[Problems and tasks]
1. From the passage about Maoritomella below, copy word for word the part starting with "The genus was" and going on through "an appropriate genus.".
2. According to the passage about Maoritomella below, in what year did A. W. B. Powell first describe the genus?

[Reading text]
········

Maoritomella is a genus of sea snails, marine gastropod mollusks in the family Borsoniidae.

==Description==

Shells of Maoritomella are tall-spired and have a truncated body-whorl, with a paucispiral protoconch, a globular of two smooth whorls, that is followed by a half whorl of brephic axials. The small shell seldom exceeds 10 mm and has usually a fusiform-biconical shape. The axial riblets in the bluntly domed protoconch are absent or restricted to the terminal half-whorl. The sculpture consists of strong spiral lirae or cords with fine collabral threads crossing spiral lirae. It often contains a peripheral keel but never a conspicuous shoulder angle. The siphonal canal is not or feebly indented. There is an anal sinus on the shoulder slope. An operculum is present. The marginal teeth of the radula are rather short, straight and awl-like

==Taxonomy==

The genus was first described by A. W. B. Powell in 1942, due to the difficulty of placing Pleurotoma albula (now Maoritomella albula) in an appropriate genus.

········

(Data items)
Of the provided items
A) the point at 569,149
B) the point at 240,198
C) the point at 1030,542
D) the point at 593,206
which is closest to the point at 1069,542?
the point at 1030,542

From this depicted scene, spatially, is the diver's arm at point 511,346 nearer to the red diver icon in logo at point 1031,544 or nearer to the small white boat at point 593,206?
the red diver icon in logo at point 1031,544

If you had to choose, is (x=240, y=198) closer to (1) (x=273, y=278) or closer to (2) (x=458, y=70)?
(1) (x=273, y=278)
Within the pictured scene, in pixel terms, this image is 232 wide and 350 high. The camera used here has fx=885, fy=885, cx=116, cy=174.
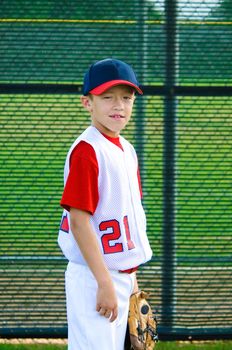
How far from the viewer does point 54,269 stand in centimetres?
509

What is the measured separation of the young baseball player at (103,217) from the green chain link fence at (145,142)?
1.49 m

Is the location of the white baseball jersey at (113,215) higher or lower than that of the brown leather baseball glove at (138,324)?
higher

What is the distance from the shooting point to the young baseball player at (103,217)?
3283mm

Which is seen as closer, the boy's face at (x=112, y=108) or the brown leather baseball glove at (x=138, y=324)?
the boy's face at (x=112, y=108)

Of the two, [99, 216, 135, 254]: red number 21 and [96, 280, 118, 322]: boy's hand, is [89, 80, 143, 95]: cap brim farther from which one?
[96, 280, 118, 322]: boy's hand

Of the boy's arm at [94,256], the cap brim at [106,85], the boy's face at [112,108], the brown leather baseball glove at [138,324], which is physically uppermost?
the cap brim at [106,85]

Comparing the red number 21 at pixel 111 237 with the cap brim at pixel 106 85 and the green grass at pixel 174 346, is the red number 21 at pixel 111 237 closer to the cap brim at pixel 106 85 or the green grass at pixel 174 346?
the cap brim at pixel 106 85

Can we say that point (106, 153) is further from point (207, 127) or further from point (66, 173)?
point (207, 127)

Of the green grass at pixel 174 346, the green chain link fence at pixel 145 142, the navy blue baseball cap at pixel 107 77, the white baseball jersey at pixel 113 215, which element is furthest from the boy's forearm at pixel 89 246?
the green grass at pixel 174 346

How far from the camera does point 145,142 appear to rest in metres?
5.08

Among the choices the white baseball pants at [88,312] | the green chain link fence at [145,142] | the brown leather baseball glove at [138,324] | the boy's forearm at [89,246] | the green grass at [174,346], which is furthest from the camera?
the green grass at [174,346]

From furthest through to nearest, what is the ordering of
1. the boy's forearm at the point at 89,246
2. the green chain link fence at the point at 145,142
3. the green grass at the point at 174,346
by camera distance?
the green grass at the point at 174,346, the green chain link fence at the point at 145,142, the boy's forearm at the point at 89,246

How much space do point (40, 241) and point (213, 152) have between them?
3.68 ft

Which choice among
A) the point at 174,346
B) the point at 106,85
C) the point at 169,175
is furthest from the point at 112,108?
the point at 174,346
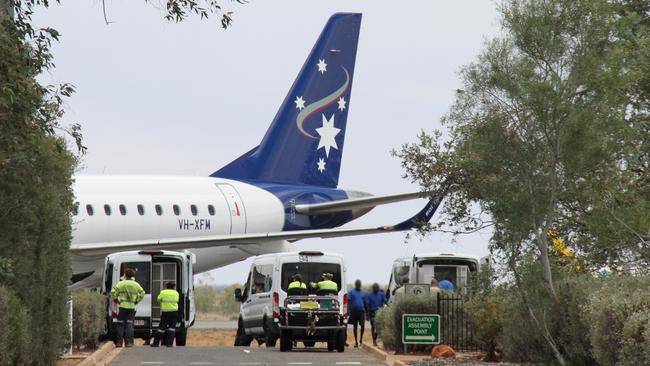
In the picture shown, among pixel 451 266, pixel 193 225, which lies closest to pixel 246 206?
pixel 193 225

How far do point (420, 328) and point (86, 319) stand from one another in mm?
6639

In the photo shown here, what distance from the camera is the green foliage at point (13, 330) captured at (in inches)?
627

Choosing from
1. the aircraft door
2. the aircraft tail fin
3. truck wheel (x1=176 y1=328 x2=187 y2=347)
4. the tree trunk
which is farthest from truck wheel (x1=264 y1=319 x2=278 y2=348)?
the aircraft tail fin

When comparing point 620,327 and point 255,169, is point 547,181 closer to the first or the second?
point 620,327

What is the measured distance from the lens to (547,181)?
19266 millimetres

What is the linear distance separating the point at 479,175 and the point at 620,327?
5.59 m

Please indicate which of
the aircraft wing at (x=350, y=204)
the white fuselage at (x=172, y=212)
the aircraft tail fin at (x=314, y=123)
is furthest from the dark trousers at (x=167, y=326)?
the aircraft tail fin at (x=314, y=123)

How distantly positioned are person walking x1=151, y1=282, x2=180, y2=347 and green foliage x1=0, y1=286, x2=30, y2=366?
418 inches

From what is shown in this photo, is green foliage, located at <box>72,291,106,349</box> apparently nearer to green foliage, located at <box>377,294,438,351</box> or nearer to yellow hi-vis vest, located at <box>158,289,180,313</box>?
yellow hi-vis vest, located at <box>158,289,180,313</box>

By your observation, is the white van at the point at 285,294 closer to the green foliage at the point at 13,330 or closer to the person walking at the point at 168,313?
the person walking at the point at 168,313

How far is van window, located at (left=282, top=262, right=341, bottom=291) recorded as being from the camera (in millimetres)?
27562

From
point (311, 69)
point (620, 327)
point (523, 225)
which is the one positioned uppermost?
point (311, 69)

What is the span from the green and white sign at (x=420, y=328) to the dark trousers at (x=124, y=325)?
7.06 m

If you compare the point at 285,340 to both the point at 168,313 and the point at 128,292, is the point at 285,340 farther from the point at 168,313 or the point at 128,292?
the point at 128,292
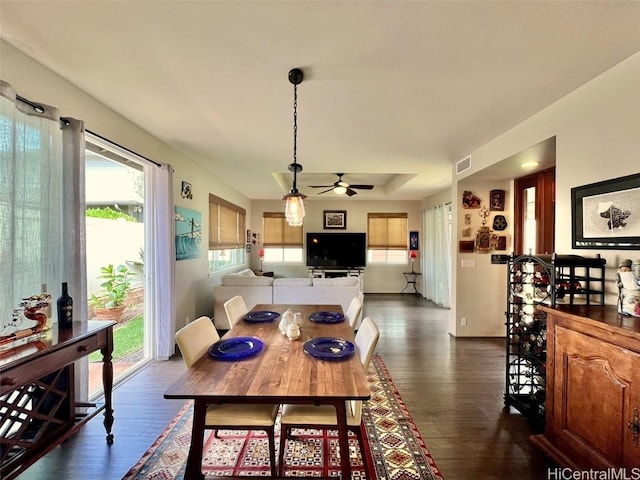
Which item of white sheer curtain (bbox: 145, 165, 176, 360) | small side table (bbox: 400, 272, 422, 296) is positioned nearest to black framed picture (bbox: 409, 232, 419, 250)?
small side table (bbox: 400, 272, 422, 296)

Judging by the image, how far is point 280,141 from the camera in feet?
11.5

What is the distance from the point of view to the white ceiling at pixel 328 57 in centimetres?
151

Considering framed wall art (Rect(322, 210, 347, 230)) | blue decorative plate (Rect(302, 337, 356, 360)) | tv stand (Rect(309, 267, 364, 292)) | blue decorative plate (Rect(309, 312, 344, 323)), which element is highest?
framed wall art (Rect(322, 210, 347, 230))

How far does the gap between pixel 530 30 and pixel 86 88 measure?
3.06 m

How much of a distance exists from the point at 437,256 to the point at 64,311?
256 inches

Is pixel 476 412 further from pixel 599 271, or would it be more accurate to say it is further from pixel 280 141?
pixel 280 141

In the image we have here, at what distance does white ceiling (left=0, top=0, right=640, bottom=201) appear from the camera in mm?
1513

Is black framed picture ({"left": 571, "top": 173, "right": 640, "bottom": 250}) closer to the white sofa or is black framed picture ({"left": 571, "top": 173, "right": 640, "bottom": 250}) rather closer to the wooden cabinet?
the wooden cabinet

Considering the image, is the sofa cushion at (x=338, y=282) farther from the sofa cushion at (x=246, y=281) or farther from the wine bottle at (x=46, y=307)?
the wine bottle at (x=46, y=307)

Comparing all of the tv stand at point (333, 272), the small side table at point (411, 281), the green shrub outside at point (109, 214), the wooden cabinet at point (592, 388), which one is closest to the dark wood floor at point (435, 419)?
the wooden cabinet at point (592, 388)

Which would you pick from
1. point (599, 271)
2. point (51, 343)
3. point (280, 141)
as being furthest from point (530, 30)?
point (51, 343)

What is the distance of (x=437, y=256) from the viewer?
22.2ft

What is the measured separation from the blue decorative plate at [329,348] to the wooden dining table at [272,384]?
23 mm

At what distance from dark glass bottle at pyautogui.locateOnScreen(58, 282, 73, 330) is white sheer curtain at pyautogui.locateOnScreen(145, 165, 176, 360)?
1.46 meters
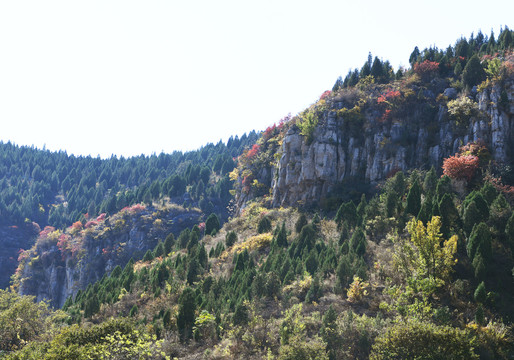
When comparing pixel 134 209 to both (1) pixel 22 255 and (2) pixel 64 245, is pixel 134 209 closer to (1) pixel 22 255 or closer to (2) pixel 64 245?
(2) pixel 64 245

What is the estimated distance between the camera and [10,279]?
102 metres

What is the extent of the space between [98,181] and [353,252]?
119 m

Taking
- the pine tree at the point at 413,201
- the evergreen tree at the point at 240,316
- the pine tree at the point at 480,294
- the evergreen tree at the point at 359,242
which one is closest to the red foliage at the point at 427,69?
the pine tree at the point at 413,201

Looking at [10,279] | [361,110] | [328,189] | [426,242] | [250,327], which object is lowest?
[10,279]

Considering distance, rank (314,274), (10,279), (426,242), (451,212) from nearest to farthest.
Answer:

········

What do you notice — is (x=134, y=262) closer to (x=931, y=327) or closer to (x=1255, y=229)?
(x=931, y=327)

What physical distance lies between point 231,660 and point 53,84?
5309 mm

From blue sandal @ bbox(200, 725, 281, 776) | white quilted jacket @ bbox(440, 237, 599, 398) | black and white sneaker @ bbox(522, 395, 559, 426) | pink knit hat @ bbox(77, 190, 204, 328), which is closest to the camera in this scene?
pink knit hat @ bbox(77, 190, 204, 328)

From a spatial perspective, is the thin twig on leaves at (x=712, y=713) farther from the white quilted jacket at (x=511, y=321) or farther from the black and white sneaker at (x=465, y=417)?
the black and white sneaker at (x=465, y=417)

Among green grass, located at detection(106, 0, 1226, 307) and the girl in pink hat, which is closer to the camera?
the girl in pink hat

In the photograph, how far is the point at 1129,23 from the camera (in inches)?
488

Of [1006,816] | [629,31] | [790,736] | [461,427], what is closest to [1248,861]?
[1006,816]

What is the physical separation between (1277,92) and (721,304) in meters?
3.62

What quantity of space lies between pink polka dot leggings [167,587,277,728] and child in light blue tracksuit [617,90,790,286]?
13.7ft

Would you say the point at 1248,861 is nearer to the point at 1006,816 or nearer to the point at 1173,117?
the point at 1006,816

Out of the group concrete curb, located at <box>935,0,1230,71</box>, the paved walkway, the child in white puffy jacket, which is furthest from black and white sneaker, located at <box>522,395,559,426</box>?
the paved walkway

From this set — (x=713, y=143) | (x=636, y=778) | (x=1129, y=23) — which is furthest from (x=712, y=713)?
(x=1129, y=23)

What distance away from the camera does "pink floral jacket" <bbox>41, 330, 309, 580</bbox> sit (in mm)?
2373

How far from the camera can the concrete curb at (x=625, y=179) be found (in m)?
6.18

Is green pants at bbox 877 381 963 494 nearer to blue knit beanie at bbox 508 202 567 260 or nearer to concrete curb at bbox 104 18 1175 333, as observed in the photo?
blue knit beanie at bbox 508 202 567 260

········

[Answers per task]
1.
The genus was first described by A. W. B. Powell in 1942, due to the difficulty of placing Pleurotoma albula (now Maoritomella albula) in an appropriate genus.

2. 1942